**Written task:**
Count the lines below that contain the string "bottom", and reply with the number alone.

--

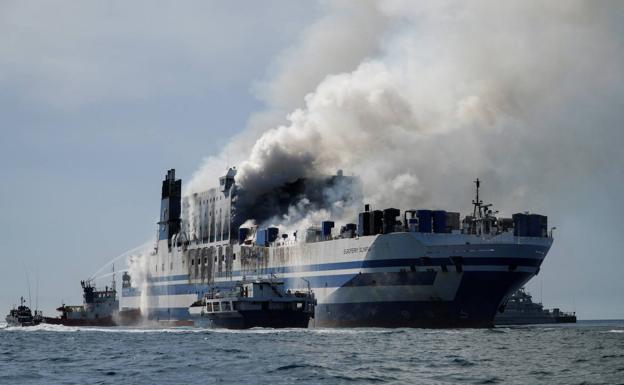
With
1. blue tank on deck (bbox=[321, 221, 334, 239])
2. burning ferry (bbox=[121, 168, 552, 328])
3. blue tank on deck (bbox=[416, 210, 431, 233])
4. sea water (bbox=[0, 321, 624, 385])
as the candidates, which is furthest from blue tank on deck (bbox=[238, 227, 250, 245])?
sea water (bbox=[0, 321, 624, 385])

--

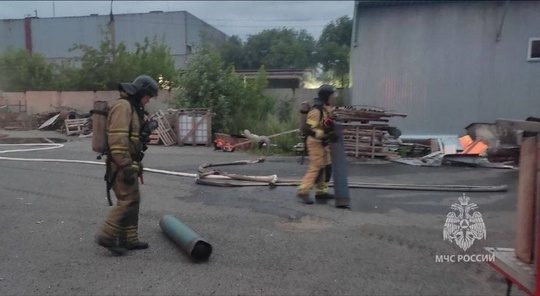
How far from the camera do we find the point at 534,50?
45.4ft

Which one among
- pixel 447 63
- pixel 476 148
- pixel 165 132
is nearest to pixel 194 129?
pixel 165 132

--

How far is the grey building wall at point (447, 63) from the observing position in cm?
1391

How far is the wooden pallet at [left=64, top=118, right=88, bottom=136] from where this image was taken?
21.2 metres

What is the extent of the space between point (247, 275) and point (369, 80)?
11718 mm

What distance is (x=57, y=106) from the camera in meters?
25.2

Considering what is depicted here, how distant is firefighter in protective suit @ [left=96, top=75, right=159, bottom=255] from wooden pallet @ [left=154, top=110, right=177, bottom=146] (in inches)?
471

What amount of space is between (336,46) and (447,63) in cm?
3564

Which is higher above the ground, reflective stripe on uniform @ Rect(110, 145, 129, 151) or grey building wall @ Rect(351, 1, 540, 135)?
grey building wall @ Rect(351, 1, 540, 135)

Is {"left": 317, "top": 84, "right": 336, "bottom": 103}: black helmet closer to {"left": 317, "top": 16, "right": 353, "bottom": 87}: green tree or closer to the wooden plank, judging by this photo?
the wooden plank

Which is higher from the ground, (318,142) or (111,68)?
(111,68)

--

**Result:**
3